--- Prompt ---
Rewrite the records starting at the line that contains "In what sequence" and ending at the line that contains "the point at 123,188 →", swapping "sequence" for "order" and leaving everything else untouched. Return only those lines.

(Excerpts of spatial question data)
● ● ●

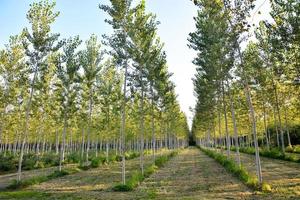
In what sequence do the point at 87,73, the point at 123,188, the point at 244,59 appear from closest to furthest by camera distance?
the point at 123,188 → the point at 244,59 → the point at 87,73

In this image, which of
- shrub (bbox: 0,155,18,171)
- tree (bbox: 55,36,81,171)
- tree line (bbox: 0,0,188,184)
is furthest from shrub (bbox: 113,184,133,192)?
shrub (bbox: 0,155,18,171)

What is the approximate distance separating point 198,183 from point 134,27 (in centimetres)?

● ● ●

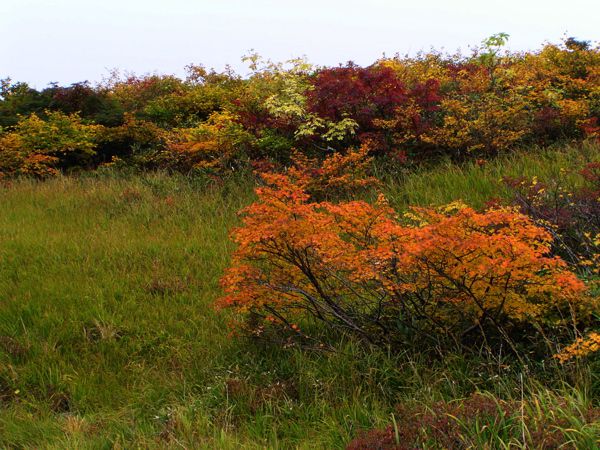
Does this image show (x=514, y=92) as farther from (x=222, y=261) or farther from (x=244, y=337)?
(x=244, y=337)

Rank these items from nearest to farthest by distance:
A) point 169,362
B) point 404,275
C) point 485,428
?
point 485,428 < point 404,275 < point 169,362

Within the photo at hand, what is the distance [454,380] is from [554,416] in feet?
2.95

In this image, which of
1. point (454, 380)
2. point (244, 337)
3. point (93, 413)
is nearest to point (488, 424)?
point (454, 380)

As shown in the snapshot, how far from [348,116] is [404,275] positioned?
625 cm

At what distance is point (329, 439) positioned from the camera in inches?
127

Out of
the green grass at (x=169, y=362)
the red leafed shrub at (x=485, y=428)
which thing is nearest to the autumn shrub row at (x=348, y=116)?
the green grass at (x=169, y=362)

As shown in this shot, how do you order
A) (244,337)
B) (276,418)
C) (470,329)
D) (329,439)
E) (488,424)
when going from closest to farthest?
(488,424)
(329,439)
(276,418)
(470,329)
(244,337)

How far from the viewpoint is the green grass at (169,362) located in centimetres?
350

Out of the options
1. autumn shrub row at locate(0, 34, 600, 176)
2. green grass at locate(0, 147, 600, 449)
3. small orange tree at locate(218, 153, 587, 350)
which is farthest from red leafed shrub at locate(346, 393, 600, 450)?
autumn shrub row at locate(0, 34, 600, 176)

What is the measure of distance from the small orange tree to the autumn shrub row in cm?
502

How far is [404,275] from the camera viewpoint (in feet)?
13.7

● ● ●

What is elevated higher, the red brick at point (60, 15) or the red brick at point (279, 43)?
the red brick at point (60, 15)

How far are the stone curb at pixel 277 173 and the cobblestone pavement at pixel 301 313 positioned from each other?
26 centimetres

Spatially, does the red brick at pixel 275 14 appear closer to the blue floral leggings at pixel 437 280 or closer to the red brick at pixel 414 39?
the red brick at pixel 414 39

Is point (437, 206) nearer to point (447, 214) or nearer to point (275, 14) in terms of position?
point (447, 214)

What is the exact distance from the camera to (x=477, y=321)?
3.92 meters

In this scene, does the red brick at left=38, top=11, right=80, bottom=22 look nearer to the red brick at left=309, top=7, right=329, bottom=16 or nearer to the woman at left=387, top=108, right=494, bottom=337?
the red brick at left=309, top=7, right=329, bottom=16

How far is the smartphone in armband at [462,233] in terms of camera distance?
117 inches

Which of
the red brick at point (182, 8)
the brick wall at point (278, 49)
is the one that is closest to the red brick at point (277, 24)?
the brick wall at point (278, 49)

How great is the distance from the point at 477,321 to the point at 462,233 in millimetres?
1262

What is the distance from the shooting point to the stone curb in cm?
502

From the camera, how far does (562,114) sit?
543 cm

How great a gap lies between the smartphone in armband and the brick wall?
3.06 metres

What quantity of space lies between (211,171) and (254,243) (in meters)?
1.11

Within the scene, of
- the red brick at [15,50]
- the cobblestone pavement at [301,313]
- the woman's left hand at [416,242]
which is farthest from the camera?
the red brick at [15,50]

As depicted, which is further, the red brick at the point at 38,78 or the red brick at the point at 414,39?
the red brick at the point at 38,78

● ● ●

--- Exercise response ---
In what order do the point at 87,73, the point at 123,188, the point at 244,59 appear from closest to furthest by camera distance?
the point at 123,188 → the point at 244,59 → the point at 87,73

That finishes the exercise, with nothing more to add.